The fourth day, a figured shaft of air spiraled in the doorway, Deacon Double bringing the scent of earth and flowers. Awkwardly smiling, awkwardly received. He inclined his posture toward her — this impulse to lean forward, to lean across — nodded, and took her hand but took it too hard. A quaver, a fumbling, a missed beat, a smile held too long. His head rested egg-like softly on his shoulders, and his narrow eyes and broad forehead reminded her of a statue with its fixed sculpted eyes, an ancient granite face (his skin gray). He moved buoyantly around the candlelit room but with almost hoofed (goat, horse, deer) precision, stepping slowly and carefully as if on dangerous terrain. While circulating he looked around with curious insistence, intoning words as if he were singing in the voice of someone twice his size.
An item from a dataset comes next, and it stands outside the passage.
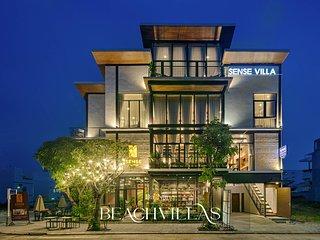 Brand New Industrial Villa Darts & Foosball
Sister , he said, be patient, and keep your head high, for the one you are waiting for will soon be here. I believe that the time is at hand when the sons of God shall be revealed —stopping every now and again for a lingering look, that sconce on the wall, those porcelain knobs on the cupboard doors, the ill-fitting drawers, his skin changing color depending on where he stood in the room, now yellow like the bedsheets, now red like the clay pitcher, as she had heard that certain magical lizards could do in Africa. I saw a door standing open in heaven, and the same voice I had heard before spoke to me with the sun of a mighty trumpet blast. The voice said, Come up here, and I will show you what must happen after these things. So I went up and I saw. She tries to understand the riot of his words — I marvel at the sun which is not afraid to repeat itself and at the seasons that come again and again, or the bee returning to the flower, and at new things repeating the old —for he has a thousand proverbs and verses to hand, one for every occasion. Those are hurt who want to be hurt. Agony does not only belong to the heart. And thus do the innocent suffer. Not because God is punishing them but because they have very little power to stop what is causing their suffering. But power with others can change the world. The spirit bears the body forward. C harity pleased to learn something new and useful, although she said nothing to him about her gratification. Each glass-globed and sconced flame burning on the wall bent toward him as he passed. (He bent the light toward him.)